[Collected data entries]
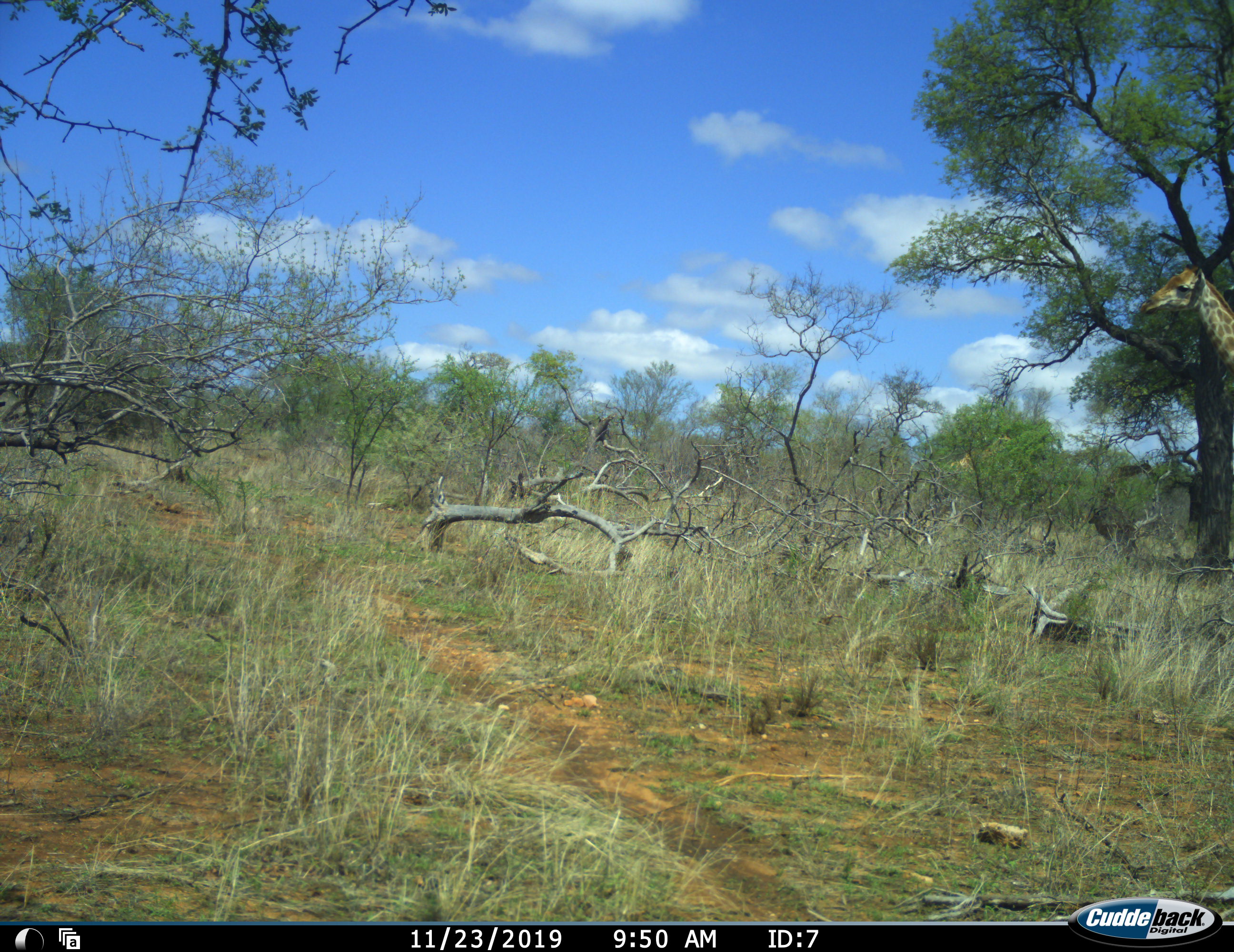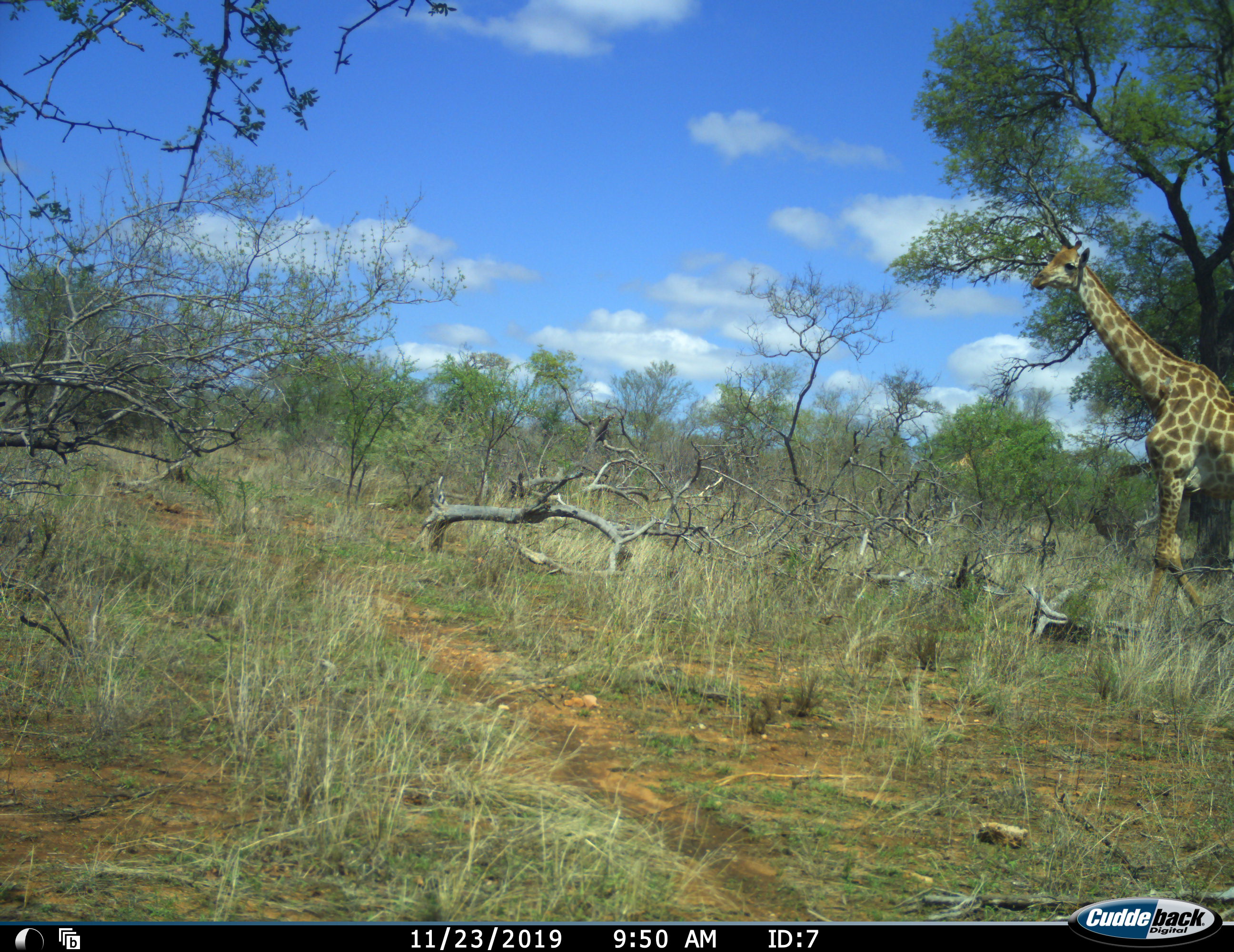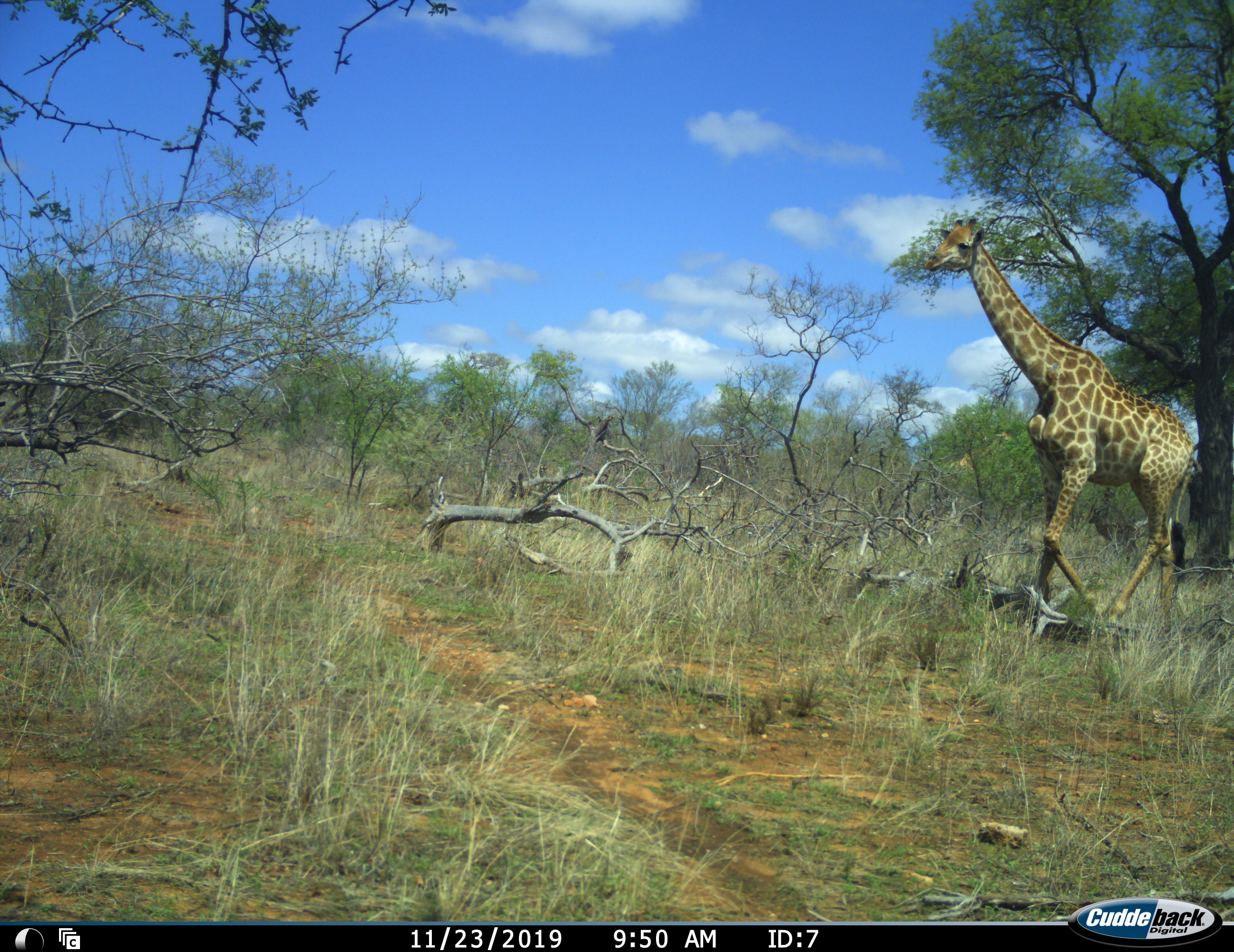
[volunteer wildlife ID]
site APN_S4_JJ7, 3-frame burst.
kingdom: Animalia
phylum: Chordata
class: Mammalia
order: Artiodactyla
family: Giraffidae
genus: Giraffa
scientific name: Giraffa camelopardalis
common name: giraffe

AIM OF THE TASK ::
Give the data above again exactly. Leave the pictures out.

ANSWER FOR THE TASK ::
[volunteer wildlife ID]
site APN_S4_JJ7, 3-frame burst.
kingdom: Animalia
phylum: Chordata
class: Mammalia
order: Artiodactyla
family: Giraffidae
genus: Giraffa
scientific name: Giraffa camelopardalis
common name: giraffe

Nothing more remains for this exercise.